I think its a basic human right to be able to use the toilet when you need to. Only the person that needs the toilet, knows how urgently they need to go, so how could anyone else judge if they deserve "permission" or have to wait?
My high school had 8 classes of roughly 30 per year group, and only one set of toilets. Those toilets were locked, and only unlocked at breaktime, and lunch. But the teachers would stop in and have their break first, so despite a 15 minute break, the toilets were only open for the last 7 or so, and they would be shouting trying to rush everyone to get locked back up and back to their room before the bell went, it was chaos. Several of the cubicles were out of order on any given day, meaning only about 6 were useable, and one solitary toilet roll was passed round the room. Same at lunch, only unlocked for the last 10n minutes but you weren't even allowed out of the canteen or into the building (auto lock doors) til 5 minutes to end.
If you needed the loo during lesson, if you managed to get permission, you had to go to the office, find out which teacher had the key that day. Then trek to their room, interrupt their lesson to get the key, go to the toilets, lock up, back to drop key then back to your own class. Probably get strays who were wagging class wander in you couldn't get rid of too. You'd lose at least 15 minutes doing all that, but apparently it had to be that way as pupils would trash them during lessons if they were open.
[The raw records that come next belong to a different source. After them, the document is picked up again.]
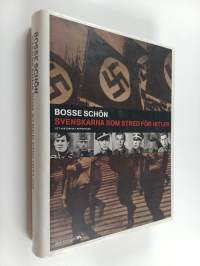 Svenskarna som stred för Hitler : Ett historiskt reportage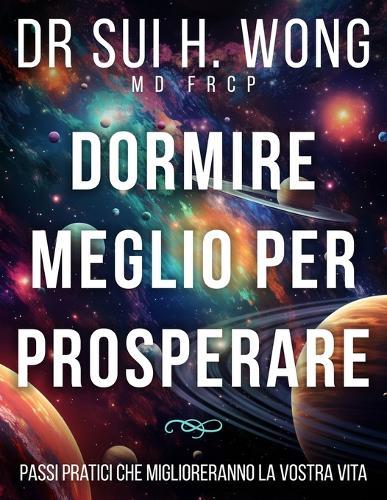 Dormire meglio per prosperare: Passi pratici che miglioreranno la vostra vita  by Dr Sui H Wong Frcp, MD at Abbey's Bookshop, 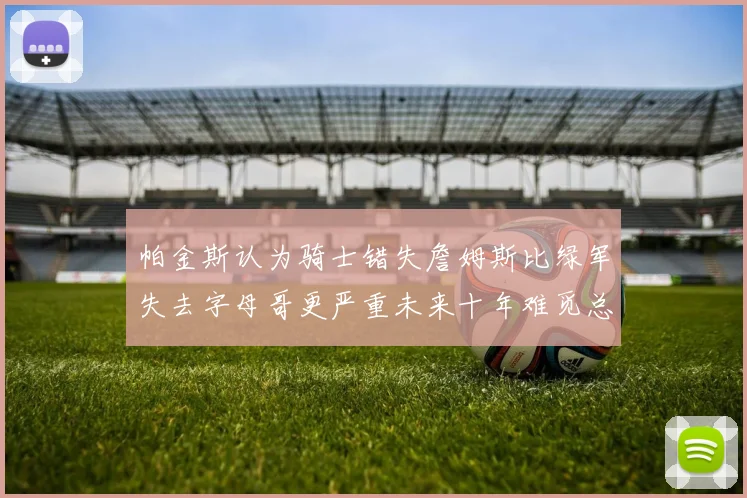 帕金斯认为骑士错失詹姆斯比绿军失去字母哥更严重未来十年难觅总冠军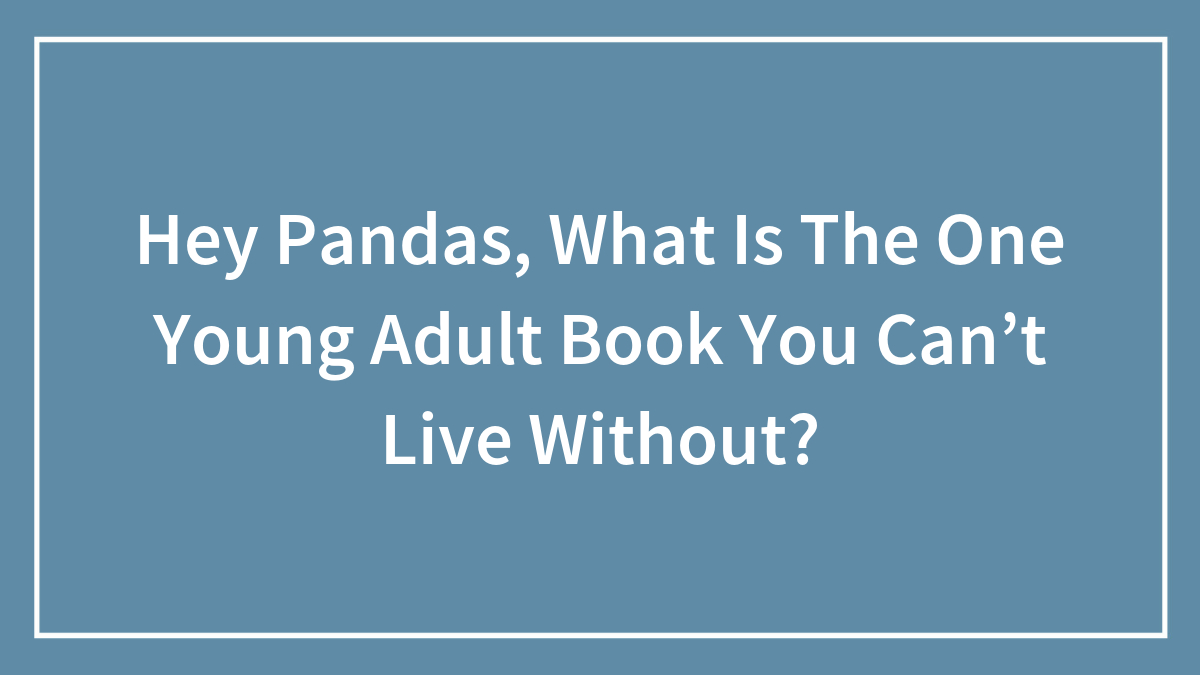Hey Pandas, What Is The One Young Adult Book You Can’t Live Without? (Closed)
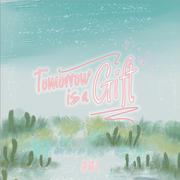 Tomorrow is a Gift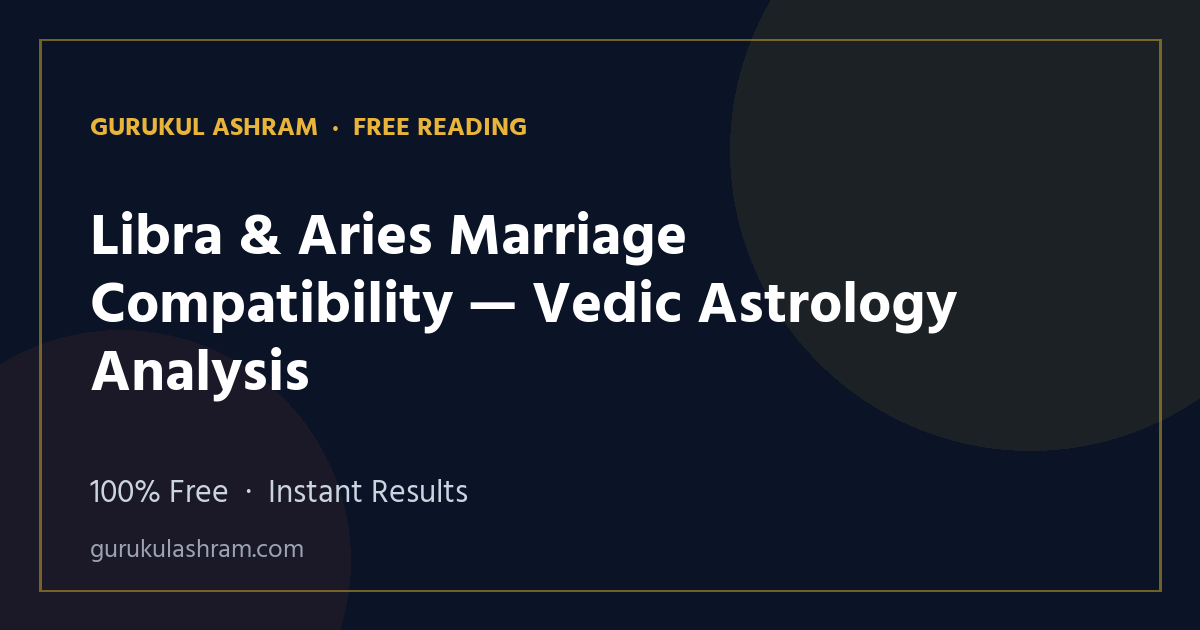 Libra & Aries Marriage Compatibility — Vedic Astrology Analysis — Gurukul Ashram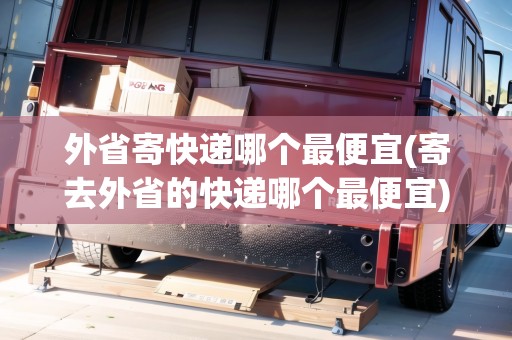 外省寄快遞哪個最便宜(寄去外省的快遞哪個最便宜)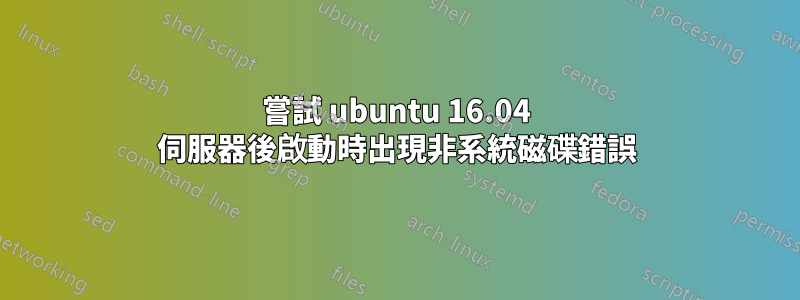 嘗試 ubuntu 16.04 伺服器後啟動時出現非系統磁碟錯誤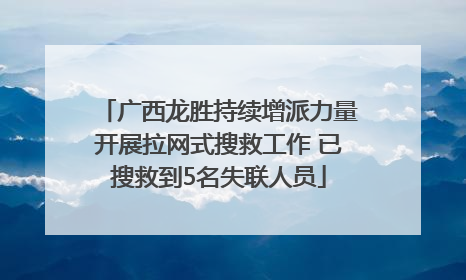 广西龙胜持续增派力量开展拉网式搜救工作 已搜救到5名失联人员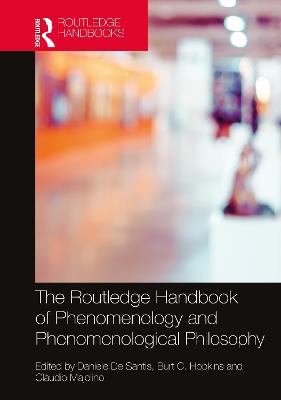 The Routledge Handbook of Phenomenology and Phenomenological Philosophy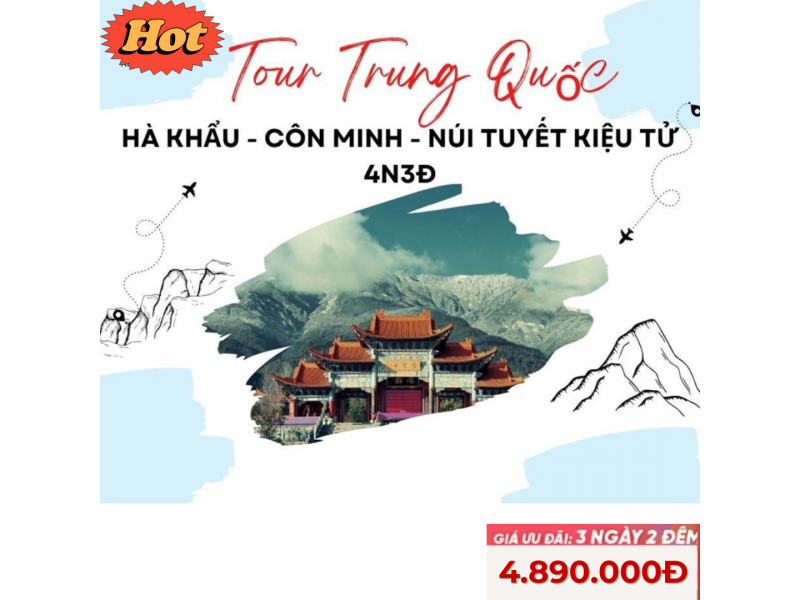 TOUR HÀ KHẨU – CÔN MINH – NÚI TUYẾT KIỆU TỬ 4N3Đ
I have no doubt the cubicles not in use were deliberate damage, ripped off seats and doors. But to punish everyone by them being locked and not accessible between classes at all wasn't okay either. I don't know what the solution should have been, but what it was, gave me severe anxiety, that i felt desperate for a wee in the run up to break and could barely pass anything. I've had a lifelong fear of lack of access to a toilet since.